Inequality has always been a national problem, but Americans today are plagued by historically high income and wealth inequality, stalled mobility, and a stagnating standard of living. It’s a dangerous combination that almost 10 years after the financial crisis has Americans working harder to stay in place, with many left behind by a rapidly changing globalized economy.
In March, the Aspen Institute Summit on Inequality and Opportunity gathered more than 400 policymakers, thought leaders, social entrepreneurs, and philanthropists in Washington, DC, for a day of dialogue about the widening opportunity gap as well as the innovative solutions to inequality taking root around the country.
“America doesn’t have to stand for just a wealthy few,” said Michael J. Sorrell, the president of Paul Quinn College, a historically black college in Dallas, Texas. “That’s not who we are or who we have to be.” Ten years ago, Sorrell took over the school, which then had a 1 percent graduation rate, almost no cash on hand, and a student population just about everyone had given up on.
“We had to make some very difficult financial choices, and we had to have some tough conversations,” Sorrell said. The circumstances forced him to rethink basic assumptions about the promise of college and his responsibility to Paul Quinn students and their families, 80 to 85 percent of whom are eligible for Pell Grants.
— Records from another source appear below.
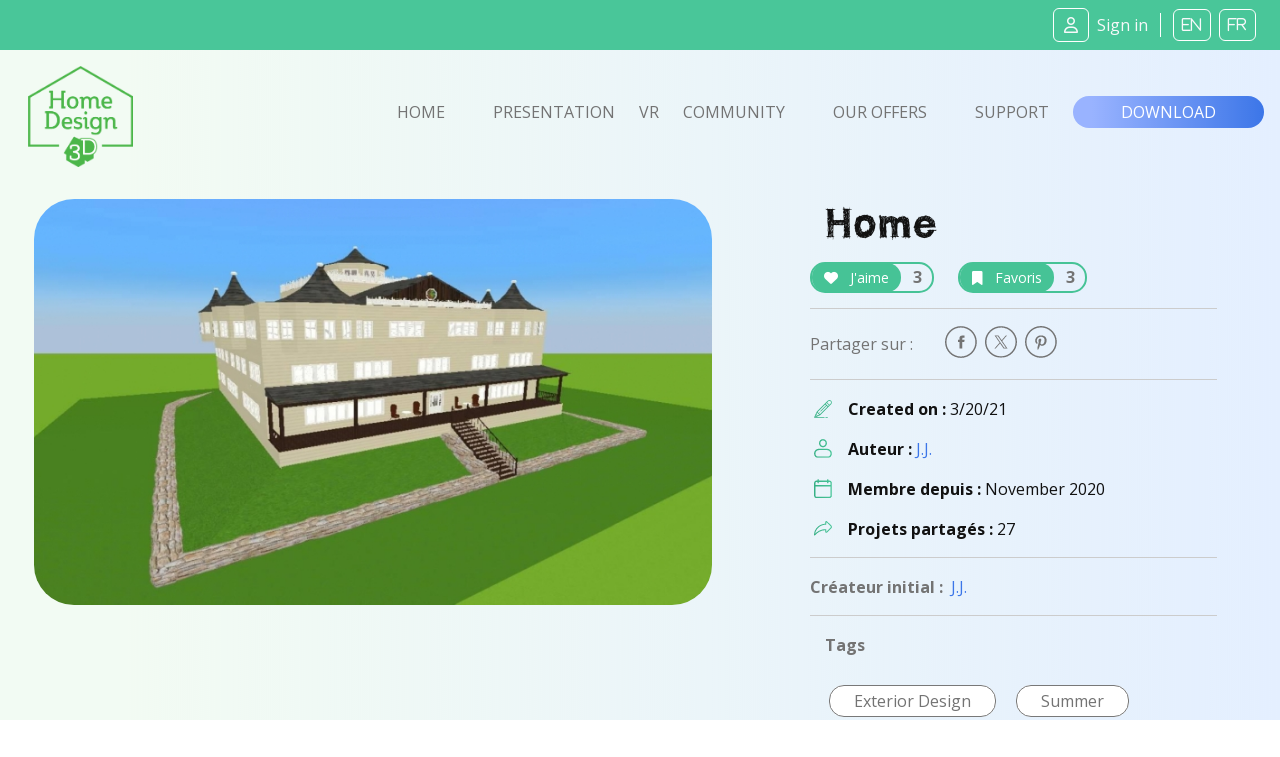

--- FILE ---
content_type: image/svg+xml
request_url: https://www.homedesign3d.net/assets/img/picto-svg/picto-membre-vert.svg
body_size: 2544
content:
<?xml version="1.0" encoding="UTF-8" standalone="no"?>
<!DOCTYPE svg PUBLIC "-//W3C//DTD SVG 1.1//EN" "http://www.w3.org/Graphics/SVG/1.1/DTD/svg11.dtd">
<svg width="100%" height="100%" viewBox="0 0 99 100" version="1.1" xmlns="http://www.w3.org/2000/svg" xmlns:xlink="http://www.w3.org/1999/xlink" xml:space="preserve" xmlns:serif="http://www.serif.com/" style="fill-rule:evenodd;clip-rule:evenodd;stroke-linejoin:round;stroke-miterlimit:2;">
    <g transform="matrix(1,0,0,1,-15084,-6523)">
        <g transform="matrix(1.77674,0,0,5.41193,16336.5,-43232.1)">
            <g id="PICTO---Membre---Vert" serif:id="PICTO - Membre - Vert" transform="matrix(0.126941,0,0,0.117764,-706.071,9192.99)">
                <g transform="matrix(0.888889,0,0,0.314563,0,0)">
                    <path d="M256,237.714C316.187,237.714 365.714,188.187 365.714,128C365.714,67.813 316.187,18.286 256,18.286C195.813,18.286 146.286,67.813 146.286,128C146.346,188.165 195.835,237.654 256,237.714ZM256,54.857C296.125,54.857 329.143,87.875 329.143,128C329.143,168.125 296.125,201.143 256,201.143C215.875,201.143 182.857,168.125 182.857,128C182.857,87.875 215.875,54.857 256,54.857Z" style="fill:url(#_Linear1);fill-rule:nonzero;"/>
                </g>
                <g transform="matrix(0.888889,0,0,0.314563,0,0)">
                    <path d="M369.971,274.286L142.029,274.286C70.664,274.376 11.97,333.078 11.89,404.443C11.94,453.397 52.207,514.082 101.161,514.132L410.821,514.132C459.784,514.082 500.06,453.389 500.11,404.425C500.03,333.063 441.333,274.366 369.971,274.286ZM410.821,477.56L101.161,477.56C72.259,477.52 48.491,433.327 48.461,404.425C48.511,353.114 90.718,310.907 142.029,310.857L369.971,310.857C421.281,310.927 463.479,353.133 463.539,404.443C463.499,433.345 439.723,477.53 410.821,477.56Z" style="fill:url(#_Linear2);fill-rule:nonzero;"/>
                </g>
            </g>
        </g>
    </g>
    <defs>
        <linearGradient id="_Linear1" x1="0" y1="0" x2="1" y2="0" gradientUnits="userSpaceOnUse" gradientTransform="matrix(512,0,0,512,-1.81602e-07,256)"><stop offset="0" style="stop-color:rgb(55,176,133);stop-opacity:1"/><stop offset="1" style="stop-color:rgb(73,198,153);stop-opacity:1"/></linearGradient>
        <linearGradient id="_Linear2" x1="0" y1="0" x2="1" y2="0" gradientUnits="userSpaceOnUse" gradientTransform="matrix(512,0,0,512,-1.81602e-07,256)"><stop offset="0" style="stop-color:rgb(55,176,133);stop-opacity:1"/><stop offset="1" style="stop-color:rgb(73,198,153);stop-opacity:1"/></linearGradient>
    </defs>
</svg>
Ten years later, Paul Quinn is down a football team, up a two-acre organic farm on the field where the team once played, and pioneering the first urban work-college model in the country.
A poet, a grocer, a steel manufacturer, a chef, a senator, a professor—at the Summit, the story of inequality and opportunity was told by a diverse set of voices who all do unique but interconnected work toward a common goal. “All of us who work on social change are going to be so much more effective if we embrace that interconnectedness,” said Rachel Schneider, co-author of The Financial Diaries. “If in our youth-opportunity programs we think about financial well-being, why not housing or health care, or anything?”
The Summit, launched in 2015, represents the Institute’s commitment to understanding the complicated, overlapping barriers to economic opportunity in the United States. It also reflects the power of collaboration between the Institute’s public programs division and seven policy programs, which joined forces to plan and present it. “Working together, the public-program team was able to design an agenda that leveraged the diverse, issue-specific knowledge and networks of each policy program, and layered and connected them in a profoundly effective way,” says Ida Rademacher, the executive director of the Institute’s Financial Security Program. “The Summit is truly a testament to the saying that ‘the whole is greater than the sum of its parts.'”
The diverse perspectives at the Summit meant that speakers could showcase their different approaches to the complex issues underpinning inequality. “If we come out of this room today having the hard discussions, and challenging ideas that are so easy to accept and not push back on, then we’re going to get to a better place,” Mike Curtin, CEO of DC Central Kitchen, said. “What do we mean when we talk about the American Dream? As if it’s a box of cornflakes on a grocery store shelf, where anybody can walk up and say, ‘I’m going to take my American Dream!’ That’s absurd. Let’s be honest about that and let’s try to fix it.”
The Summit is a collaboration between the Institute’s public programs division and seven policy programs: Ascend, the Economic Opportunities Program, the Forum for Community Solutions, the Community Strategies Group, the Financial Security Program, the Future of Work Initiative, and the Program on Philanthropy and Social Innovation.